Quante maschere sono state distribuite in Italia?
«Il Lazio ne ha ordinate circa 8000, il Piemonte 1000, la Lombardia quasi 2000, ma non so dire il numero esatto perché non ci occupiamo della distribuzione. Di questo se ne è occupa in parte la Protezione Civile che le ha comprate per poi donarle agli ospedali, oppure ci sono società private come il Gruppo Oldrati (azienda bergamasca che produce guarnizioni industriali in diversi paesi, ndr) che realizza direttamente sia le maschere e sia le valvole Charlotte e le distribuisce».

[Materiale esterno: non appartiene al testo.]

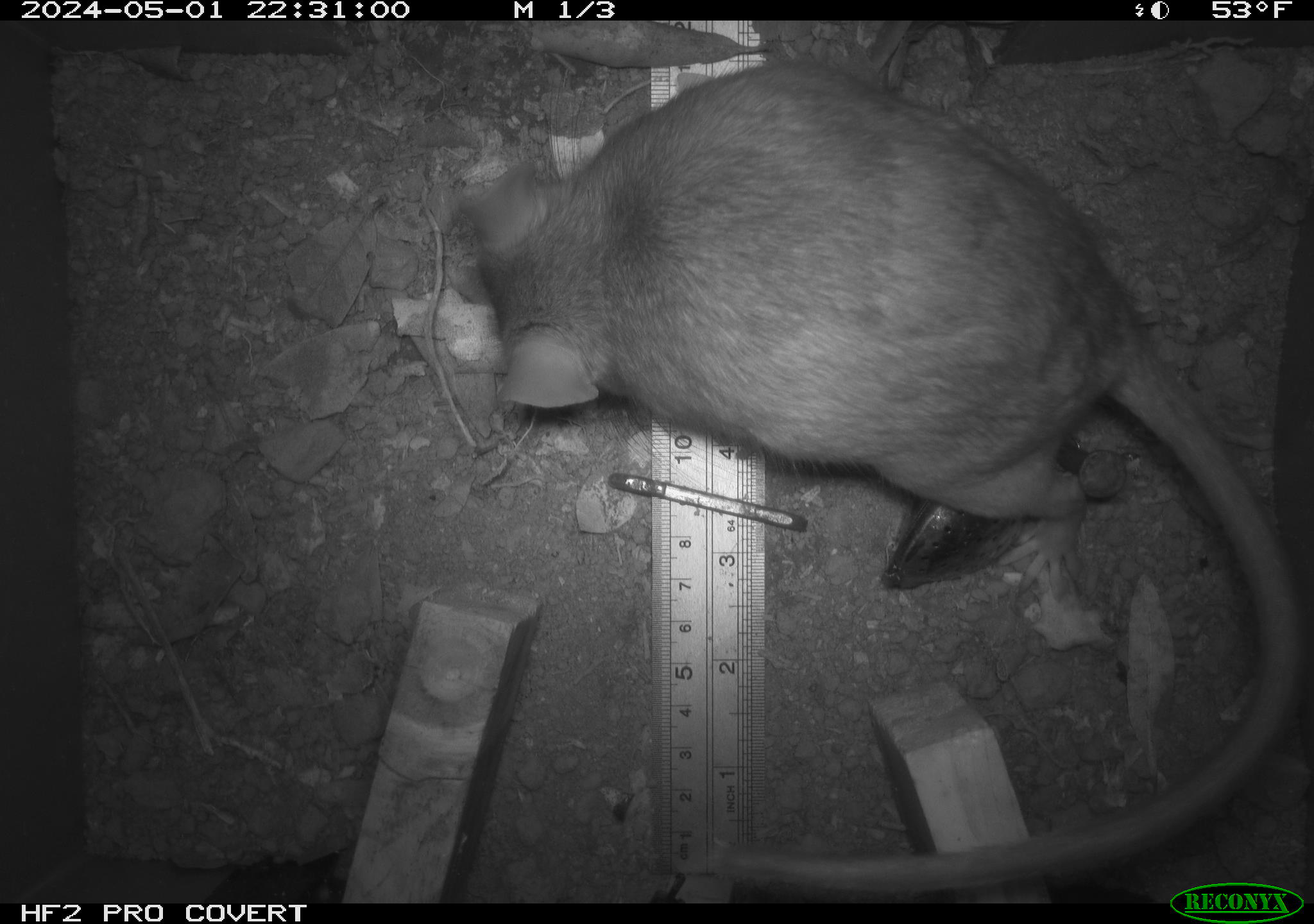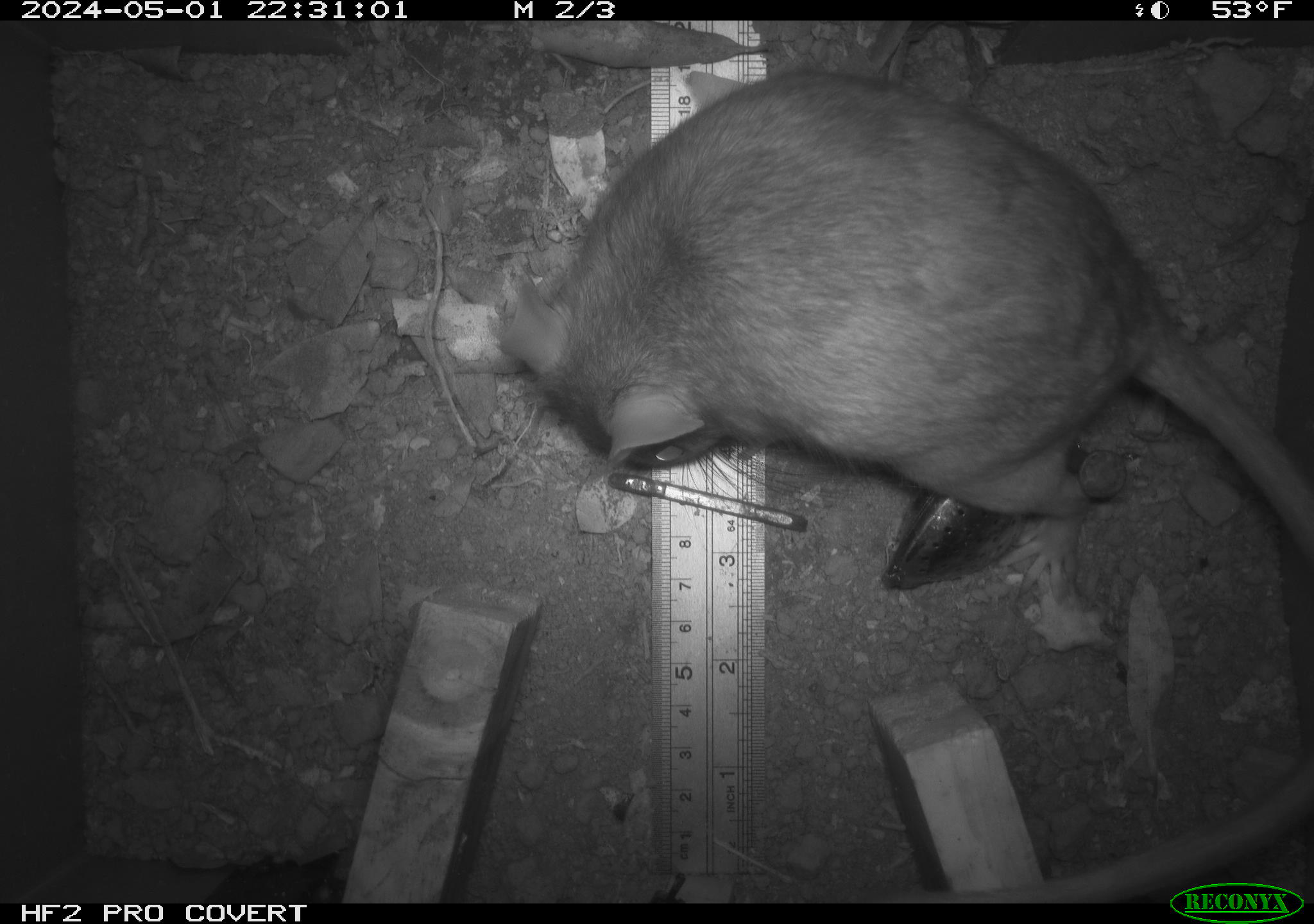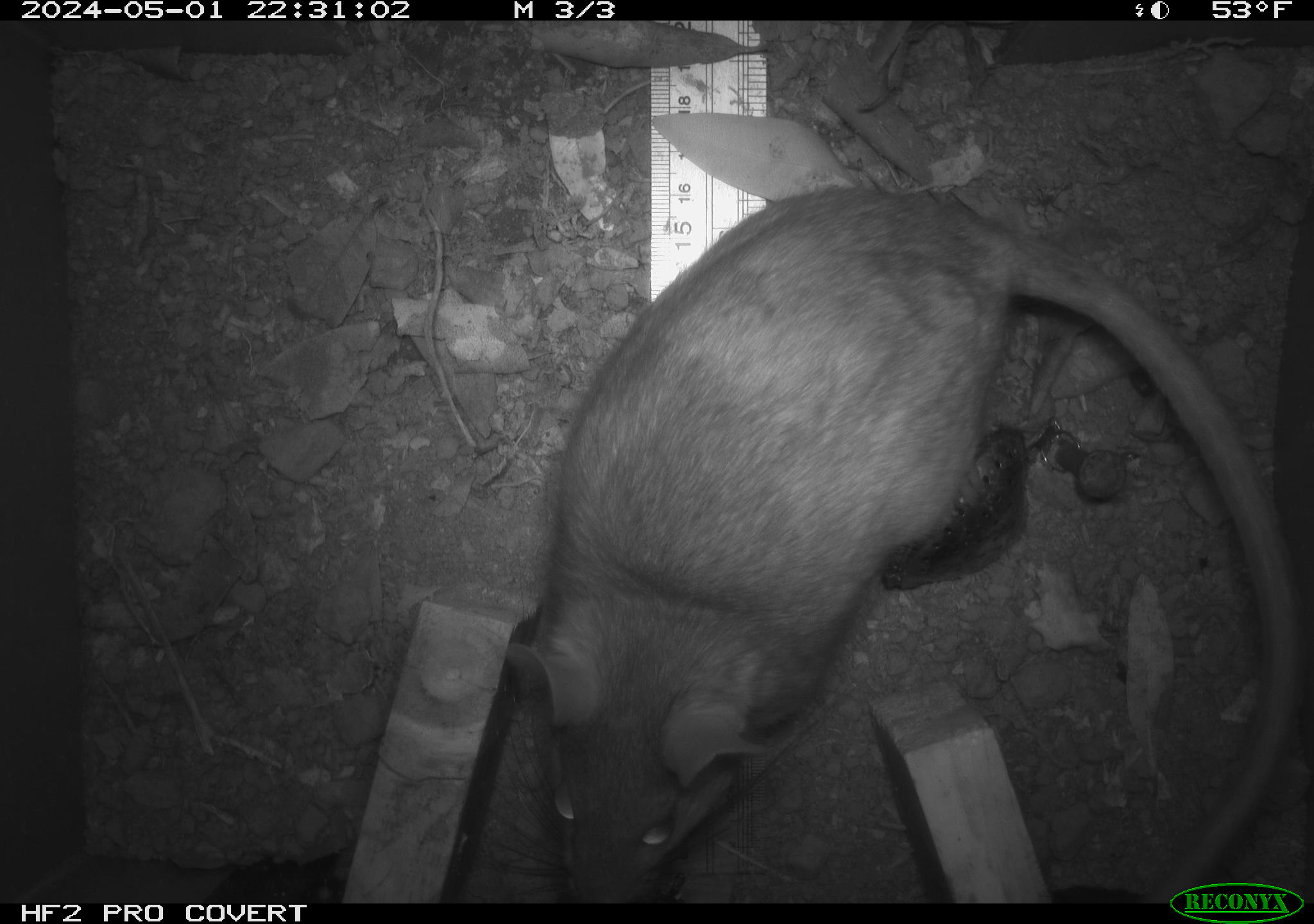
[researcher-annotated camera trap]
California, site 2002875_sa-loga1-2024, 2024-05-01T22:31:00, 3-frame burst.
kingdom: Animalia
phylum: Chordata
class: Mammalia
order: Rodentia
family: Cricetidae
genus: Neotoma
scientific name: Neotoma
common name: pack rat or woodrat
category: neotoma species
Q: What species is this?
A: Neotoma species (pack rat or woodrat) (Neotoma).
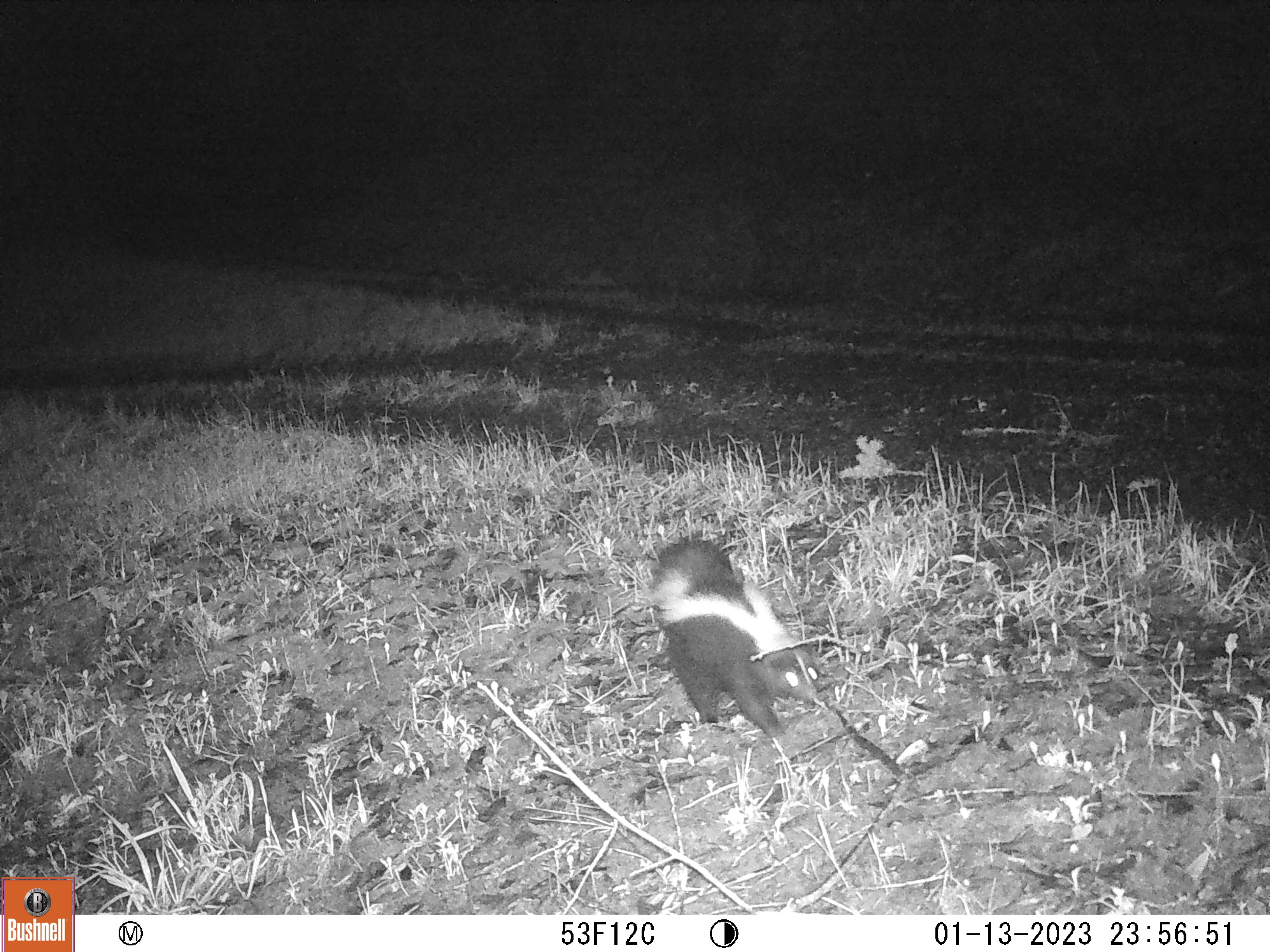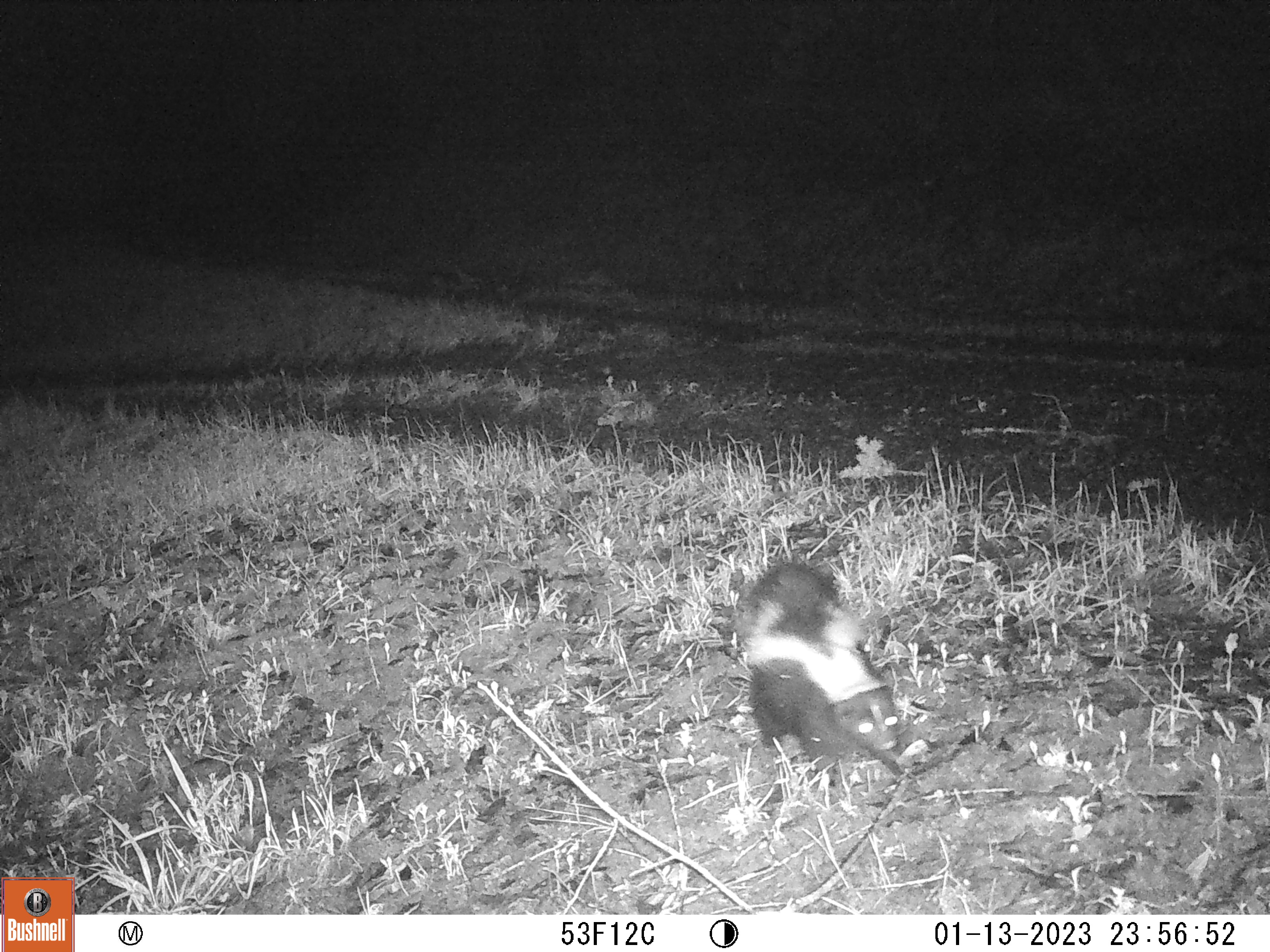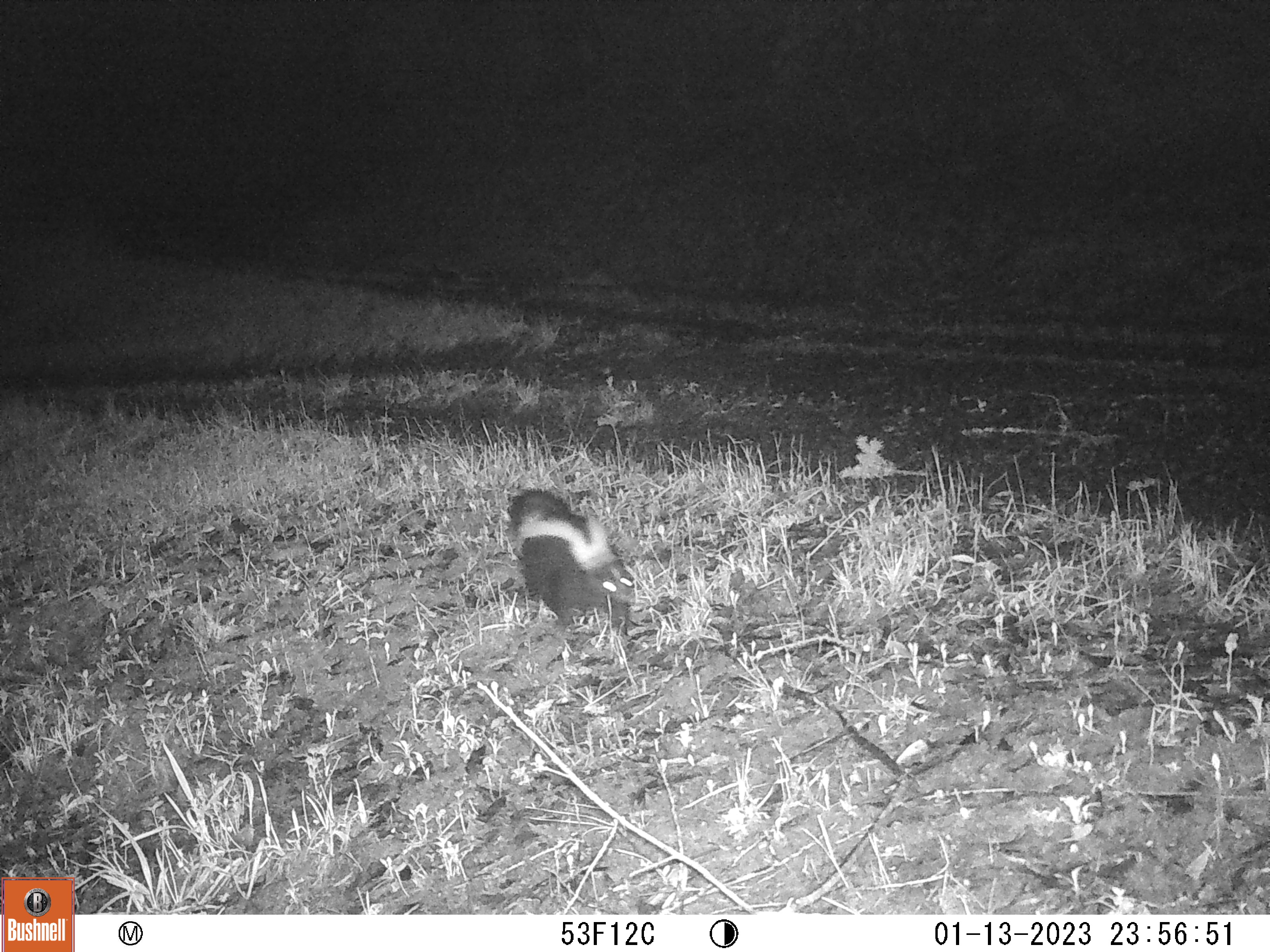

Stanno continuando a produrne?
«Sul nostro sito sono scaricabili i disegni per la stampa delle valvole e i tutorial per l’uso. Chiediamo anche a chi la usa di darci un feedback. Ad oggi siamo a oltre 2 milioni di download da tutto il mondo senza vincoli, in Italia sono circa una cinquantina gli ospedali che hanno ricevuto le maschere trasformate».
E all’estero?
«In molti Paesi di tutto il mondo si stanno rifornendo di questo ausilio come soluzione alternativa quando non ci sono più posti in terapia intensiva. Dal Brasile al Mozambico, dalle Filippine all’Australia, fino all’Uzbekistan e alla Turchia e altro stati dell’Europa, in molti stanno adottando questo sistema. Noi seguiamo solo ordini di piccole entità. Per esempio, ci ha contattato un medico dall’Australia che ne ha ordinate 50 da testare, sta cercando di portarsi avanti prendendo spunto da quello che è successo negli altri Paesi».